Meczu z Rosją nie będzie! Prezes PZPN uderzył ręką w stół. FIFA bez wyjścia

redakcja naTemat
26 lutego 2022, 09:49 • 1 minuta czytania
Polska nie zagra z Rosją w meczu barażowym o mundial. Jednoznaczny wpis w tej sprawie zamieścił prezes PZPN Cezary Kulesza. Polska federacja piłkarska będzie kontaktować się ze szwedzkim i czeskim odpowiednikiem w celu wypracowania wspólnego stanowiska w stronę FIFA.
Prezes PZPN Cezary Kulesza jasno postawił sprawę. Kadra trenera Czesława Michniewicza nie zagra z Rosją o mundial. Fot. ANDRZEJ IWANCZUK/REPORTER

"Koniec ze słowami, czas na czyny! W związku z eskalacją agresji Federacji Rosyjskiej na Ukrainę, reprezentacja Polski nie zamierza rozegrać barażowego meczu z rep. Rosji. To jedyna słuszna decyzja. Prowadzimy rozmowy z federacjami Szwecji i Czech, aby przedstawić FIFA wspólne stanowisko" – napisał Cezary Kulesza.


To ważna i oczekiwana deklaracja ze strony Polskiego Związku Piłki Nożnej. Warto przypomnieć, że w ostatnich kilkunastu godzinach głos w sprawie agresji Władimira Putina i wojsk rosyjskich na terenie Ukrainy zabrało m.in. dwóch kluczowych piłkarzy polskiej kadry, Robert Lewandowski i Grzegorz Krychowiak. Zawodnicy tymi samymi słowami zadeklarowali potrzebę ustalenia jasnego stanowiska drużyny w sprawie rozegrania barażowego meczu MŚ 2022 przeciwko Rosji.

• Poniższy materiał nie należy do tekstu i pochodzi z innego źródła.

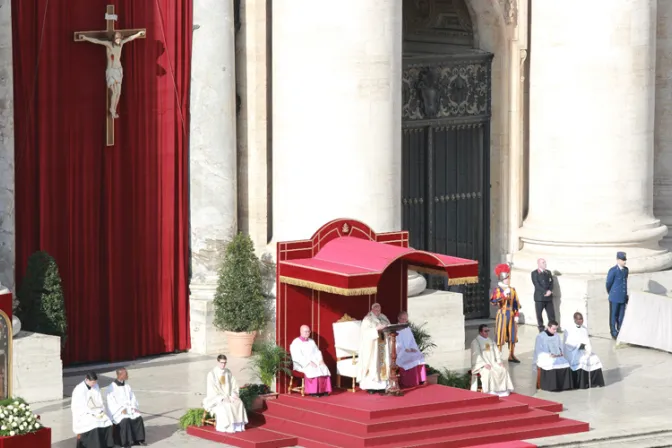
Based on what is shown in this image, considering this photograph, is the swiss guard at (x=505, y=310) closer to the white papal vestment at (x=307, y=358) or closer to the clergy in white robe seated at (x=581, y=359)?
the clergy in white robe seated at (x=581, y=359)

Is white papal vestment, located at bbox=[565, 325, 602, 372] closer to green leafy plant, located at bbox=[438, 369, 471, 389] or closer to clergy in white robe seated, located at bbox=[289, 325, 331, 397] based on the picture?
green leafy plant, located at bbox=[438, 369, 471, 389]

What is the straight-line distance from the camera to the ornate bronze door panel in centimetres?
3612

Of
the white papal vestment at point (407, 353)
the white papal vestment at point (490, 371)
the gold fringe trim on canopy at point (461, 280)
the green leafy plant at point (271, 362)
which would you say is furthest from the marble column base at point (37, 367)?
the white papal vestment at point (490, 371)

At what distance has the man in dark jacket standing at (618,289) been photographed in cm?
3406

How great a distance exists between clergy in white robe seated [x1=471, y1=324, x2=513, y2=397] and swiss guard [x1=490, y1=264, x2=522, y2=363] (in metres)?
2.96

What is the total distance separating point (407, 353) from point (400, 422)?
6.19ft

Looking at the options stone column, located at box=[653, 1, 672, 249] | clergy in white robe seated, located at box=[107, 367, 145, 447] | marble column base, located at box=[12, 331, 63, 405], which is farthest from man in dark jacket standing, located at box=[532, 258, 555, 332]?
clergy in white robe seated, located at box=[107, 367, 145, 447]

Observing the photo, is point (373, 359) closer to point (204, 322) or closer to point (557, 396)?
point (557, 396)

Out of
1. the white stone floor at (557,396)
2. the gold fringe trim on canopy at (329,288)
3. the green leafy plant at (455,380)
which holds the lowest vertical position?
the white stone floor at (557,396)

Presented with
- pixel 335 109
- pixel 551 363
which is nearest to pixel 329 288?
pixel 551 363

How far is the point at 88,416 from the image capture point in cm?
2580

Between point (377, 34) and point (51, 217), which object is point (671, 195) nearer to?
point (377, 34)

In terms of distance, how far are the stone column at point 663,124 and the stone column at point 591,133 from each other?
2366mm

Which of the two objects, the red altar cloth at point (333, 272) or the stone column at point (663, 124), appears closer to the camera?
the red altar cloth at point (333, 272)
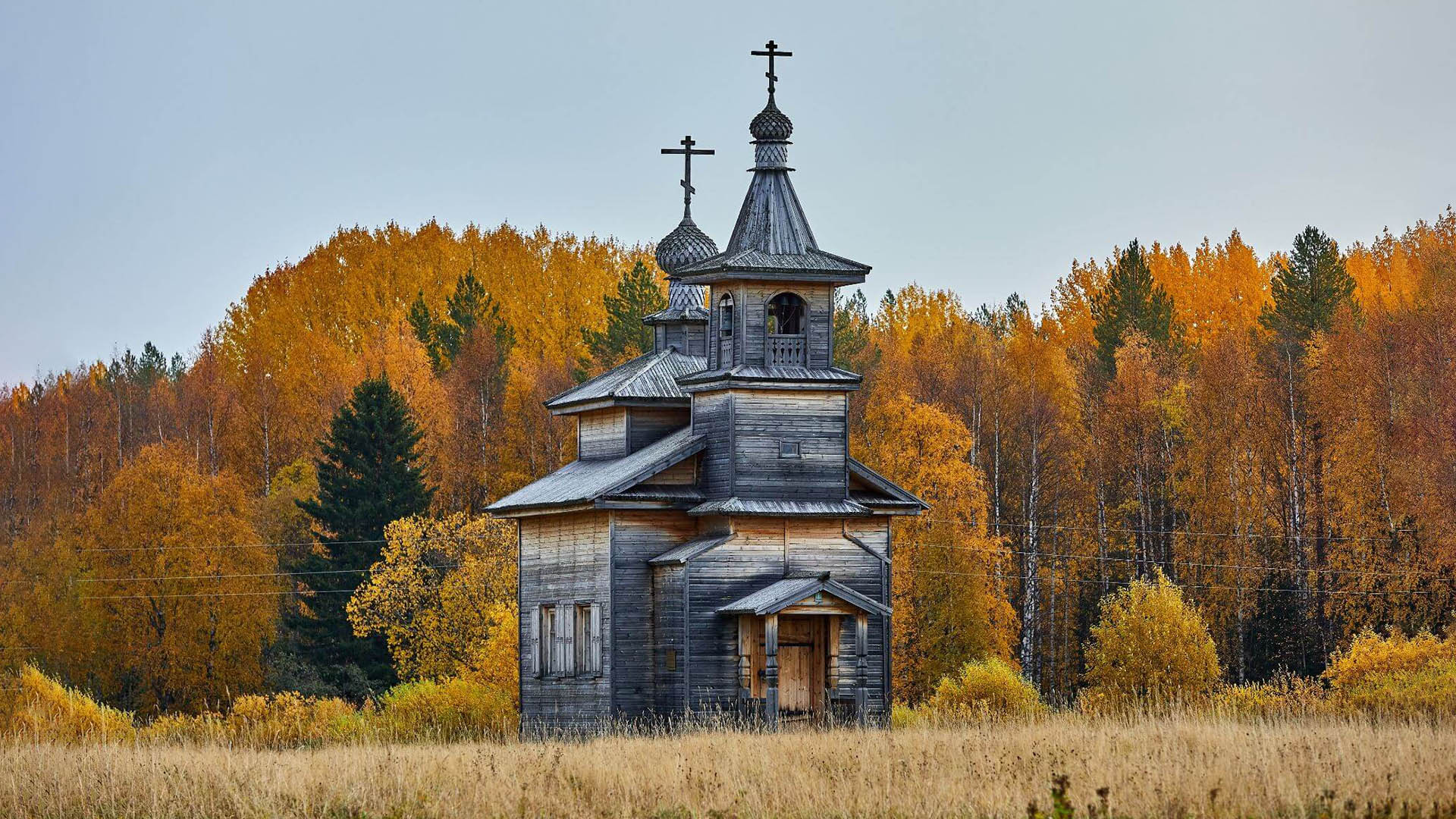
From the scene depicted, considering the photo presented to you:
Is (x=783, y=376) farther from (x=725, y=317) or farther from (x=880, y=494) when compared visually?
(x=880, y=494)

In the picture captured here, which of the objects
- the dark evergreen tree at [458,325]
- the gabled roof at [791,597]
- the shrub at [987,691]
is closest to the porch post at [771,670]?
the gabled roof at [791,597]

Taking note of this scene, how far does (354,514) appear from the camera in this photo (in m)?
64.2

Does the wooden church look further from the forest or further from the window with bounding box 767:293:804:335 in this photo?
the forest

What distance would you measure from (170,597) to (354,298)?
134 ft

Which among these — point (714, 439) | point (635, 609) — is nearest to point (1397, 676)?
point (714, 439)

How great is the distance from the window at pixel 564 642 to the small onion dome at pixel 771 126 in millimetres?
9761

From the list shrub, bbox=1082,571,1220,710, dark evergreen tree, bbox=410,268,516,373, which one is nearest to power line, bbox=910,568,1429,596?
shrub, bbox=1082,571,1220,710

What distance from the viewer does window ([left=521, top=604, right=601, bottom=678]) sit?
38.6m

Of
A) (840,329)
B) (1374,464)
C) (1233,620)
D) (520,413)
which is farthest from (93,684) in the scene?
(1374,464)

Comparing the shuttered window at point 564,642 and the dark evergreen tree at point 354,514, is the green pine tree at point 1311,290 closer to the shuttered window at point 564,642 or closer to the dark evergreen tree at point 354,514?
the dark evergreen tree at point 354,514

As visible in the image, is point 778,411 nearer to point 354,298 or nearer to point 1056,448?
point 1056,448

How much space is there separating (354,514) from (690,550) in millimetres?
29251

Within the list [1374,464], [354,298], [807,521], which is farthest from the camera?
[354,298]

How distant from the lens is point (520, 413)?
78.9 metres
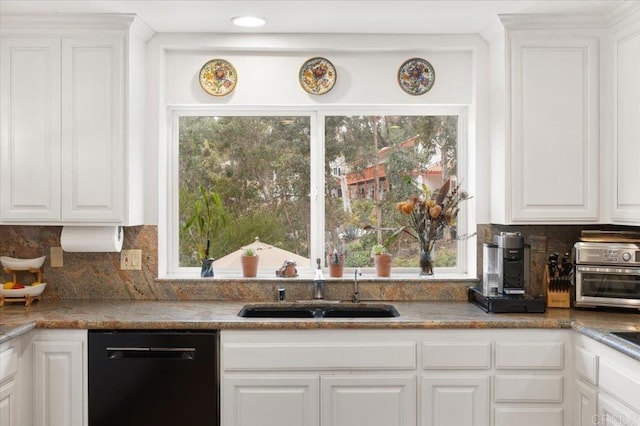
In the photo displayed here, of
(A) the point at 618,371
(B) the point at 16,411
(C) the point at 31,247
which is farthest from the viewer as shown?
(C) the point at 31,247

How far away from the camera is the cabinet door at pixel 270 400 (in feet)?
8.23

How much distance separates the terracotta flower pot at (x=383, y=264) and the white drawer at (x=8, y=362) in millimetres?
1880

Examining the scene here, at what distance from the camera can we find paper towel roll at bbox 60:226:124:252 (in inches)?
114

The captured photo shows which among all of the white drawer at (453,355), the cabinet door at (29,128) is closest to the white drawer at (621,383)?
the white drawer at (453,355)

Wygląda na to, że to ostatecznie przyspieszyło reakcję ze strony PZPN.

Przypomnijmy, że pierwotnie oświadczenie trzech federacji będących w kwartecie bezpośrednio powiązanym z rywalizacją przeciwko Rosji w walce o MŚ 2022, było mocno niefortunne. Spotkało się z ogromną krytyką ze strony zarówno kibiców, jak i dziennikarzy i ekspertów.

W przypadku sobotniego stanowiska prezesa PZPN przemyślano przede wszystkim nie sam fakt miejsca rozgrywania meczu barażowego, a to, z reprezentacją jakiego kraju (tj. agresora na teren Ukrainy) Biało-Czerwonym przyszłoby się zmierzyć.

Teraz pozostaje oczekiwać wspólnego stanowiska ze strony federacji: polskiej, szwedzkiej oraz czeskiej - które zostanie przedłożone do FIFA. Reakcja międzynarodowej federacji powinna być jednoznaczna, na korzyść bezpieczeństwa i pokoju na świecie.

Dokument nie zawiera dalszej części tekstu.